After that, Britain will leave the EU’s huge single market and customs union – the only major economic change in the country since World War II.
After months of tense negotiations, a free trade agreement on Christmas Eve will ensure that Britain and the 27-nation EU can continue to trade goods without tariffs or quotas. That would help secure 60 660 billion (89 894 billion) in annual trade between the two sides and hundreds of thousands of dependent jobs.
But payers face new paperwork and costs. Traders are struggling to digest the new rules imposed by the 1,200-page deal, which was agreed a week before the change took place.
The English Channel port of Dover and Eurotunnel are boring for passenger and freight delays, although epidemics and holiday weekends mean less cross-channel traffic than usual. The supply route was flooded for days after France closed its border to UK truckers for 48 hours a week in response to a rapidly spreading virus known in England.

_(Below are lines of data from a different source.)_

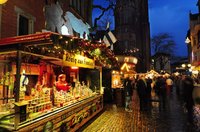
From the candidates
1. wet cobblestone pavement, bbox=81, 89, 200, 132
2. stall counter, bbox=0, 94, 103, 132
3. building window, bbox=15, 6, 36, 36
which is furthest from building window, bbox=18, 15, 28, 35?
wet cobblestone pavement, bbox=81, 89, 200, 132

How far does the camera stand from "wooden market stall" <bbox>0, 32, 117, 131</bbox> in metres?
6.01

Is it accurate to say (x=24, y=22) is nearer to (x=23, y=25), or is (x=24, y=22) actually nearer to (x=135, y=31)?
(x=23, y=25)

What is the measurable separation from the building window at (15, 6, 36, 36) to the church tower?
41.4m

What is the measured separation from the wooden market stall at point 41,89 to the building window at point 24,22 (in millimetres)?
1637

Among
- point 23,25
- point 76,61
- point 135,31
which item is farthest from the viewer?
point 135,31

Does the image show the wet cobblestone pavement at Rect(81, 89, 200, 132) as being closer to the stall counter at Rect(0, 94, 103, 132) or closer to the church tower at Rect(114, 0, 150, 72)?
the stall counter at Rect(0, 94, 103, 132)

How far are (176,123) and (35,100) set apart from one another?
6.43 m

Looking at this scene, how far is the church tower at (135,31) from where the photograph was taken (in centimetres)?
5599

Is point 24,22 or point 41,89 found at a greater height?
point 24,22

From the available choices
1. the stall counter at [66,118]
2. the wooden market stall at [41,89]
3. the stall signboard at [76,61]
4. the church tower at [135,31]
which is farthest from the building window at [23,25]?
the church tower at [135,31]

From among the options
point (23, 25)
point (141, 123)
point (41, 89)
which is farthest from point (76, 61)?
point (141, 123)

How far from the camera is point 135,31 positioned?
5891 cm

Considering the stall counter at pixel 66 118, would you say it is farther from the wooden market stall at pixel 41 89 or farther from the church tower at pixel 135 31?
the church tower at pixel 135 31

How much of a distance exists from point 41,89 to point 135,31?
173 feet
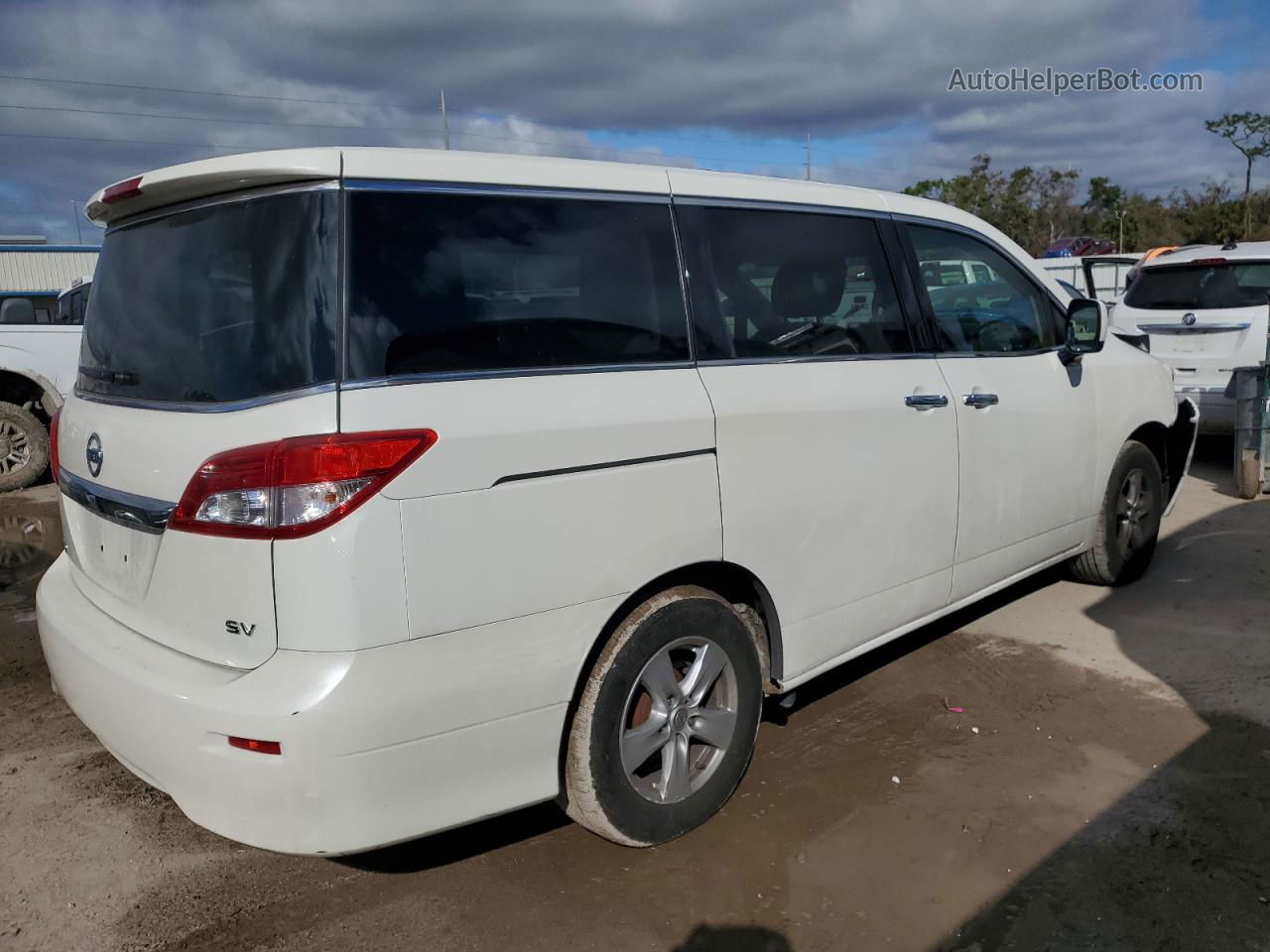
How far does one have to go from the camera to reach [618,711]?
109 inches

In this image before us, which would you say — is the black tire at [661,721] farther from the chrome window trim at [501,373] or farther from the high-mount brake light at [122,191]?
the high-mount brake light at [122,191]

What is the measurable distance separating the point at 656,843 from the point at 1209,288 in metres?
7.93

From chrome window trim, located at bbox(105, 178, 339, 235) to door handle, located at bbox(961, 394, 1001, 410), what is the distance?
2.51 meters

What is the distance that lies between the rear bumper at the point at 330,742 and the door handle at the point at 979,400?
6.97ft

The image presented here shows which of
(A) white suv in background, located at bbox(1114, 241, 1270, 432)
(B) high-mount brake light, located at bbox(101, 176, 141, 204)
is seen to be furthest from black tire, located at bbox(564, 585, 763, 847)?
(A) white suv in background, located at bbox(1114, 241, 1270, 432)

The British government insisted that “the border systems and infrastructure we need are in place, and we are ready for a new beginning for the UK.”

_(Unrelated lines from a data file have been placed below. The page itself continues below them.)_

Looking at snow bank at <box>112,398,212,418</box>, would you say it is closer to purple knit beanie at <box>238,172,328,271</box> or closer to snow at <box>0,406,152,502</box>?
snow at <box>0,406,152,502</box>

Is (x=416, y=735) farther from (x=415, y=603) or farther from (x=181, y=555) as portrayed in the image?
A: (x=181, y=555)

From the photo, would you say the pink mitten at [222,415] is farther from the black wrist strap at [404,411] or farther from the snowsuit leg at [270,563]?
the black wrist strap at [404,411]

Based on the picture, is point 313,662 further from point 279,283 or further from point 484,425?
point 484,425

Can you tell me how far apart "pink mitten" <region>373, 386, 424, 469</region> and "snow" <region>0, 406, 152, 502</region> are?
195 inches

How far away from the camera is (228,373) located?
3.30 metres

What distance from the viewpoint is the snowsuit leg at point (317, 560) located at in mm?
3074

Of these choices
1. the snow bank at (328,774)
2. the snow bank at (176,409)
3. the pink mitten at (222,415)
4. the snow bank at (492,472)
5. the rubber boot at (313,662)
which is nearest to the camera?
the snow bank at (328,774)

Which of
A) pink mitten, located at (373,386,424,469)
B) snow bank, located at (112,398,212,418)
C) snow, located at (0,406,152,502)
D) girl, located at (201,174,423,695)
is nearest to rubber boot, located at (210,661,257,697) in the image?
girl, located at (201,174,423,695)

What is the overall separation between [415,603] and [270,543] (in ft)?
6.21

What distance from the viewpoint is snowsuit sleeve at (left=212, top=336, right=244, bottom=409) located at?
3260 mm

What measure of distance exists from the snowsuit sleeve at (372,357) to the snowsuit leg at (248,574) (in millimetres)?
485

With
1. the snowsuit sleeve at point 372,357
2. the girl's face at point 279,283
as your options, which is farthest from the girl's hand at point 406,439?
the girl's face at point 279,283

But freight companies are holding their breath. UK Halaj Pay Firm Young Transportation is suspending EU services from Monday to January. 11 “Let things settle down.”
“We think it takes a week or so for the country to get in and out of these new systems and we can get a glimpse and hopefully before really sending our tricks,” said Rob Holliman, director of Youngs. We will be able to resolve any issues. “
Even the services sector, which accounts for 80% of Britain’s economy, does not know what the rules for business with the EU will be in 2021 – many details remain. From months and years of further debate and argument ranging from fair competition to fish quotas, Britain is ahead The EU compromises in their new relationship as friends, neighbors and rivals.
Millions of individuals and groups in Britain are also facing change For their daily lives. After Thursday, British and EU citizens lose the automatic right to live and work in another region. From now on, they will have to comply with immigration rules and get a work visa. Tourists don’t need visas for tourists, but new headaches – from travel insurance to pet paperwork – are still looming for Britons visiting the continents.
For some in Britain, including the Prime Minister, it is a moment of pride to achieve national independence from the huge Brussels bureaucracy.
Conservative MLA Bill Cash, who has campaigned for Brexit for decades, said it was a “victory for democracy and sovereignty.”
For others, it’s a time of loss.
Roger Liddell, a member of the opposition Labor Party in the House of Lords, said Brexit separated Britain from “the most successful peace project in history.”
“Today is the victory of the poisoned nationalists over liberal rule-based internationalism and it is very bad, and for me that day is very painful,” he said.
That sentiment was echoed by Clement Buen, France’s European minister.
“That day will be historic, tragic,” he told broadcaster LCI.
“But we also have to look to the future. Numerous lessons should be learned from Brexit, starting with the false, I think, it was told to the British. And we will see that what was promised – a kind of freedom, a lack of controls, an influence – I think will not happen. “
John Leicester from Le Pકc in France contributed to this story.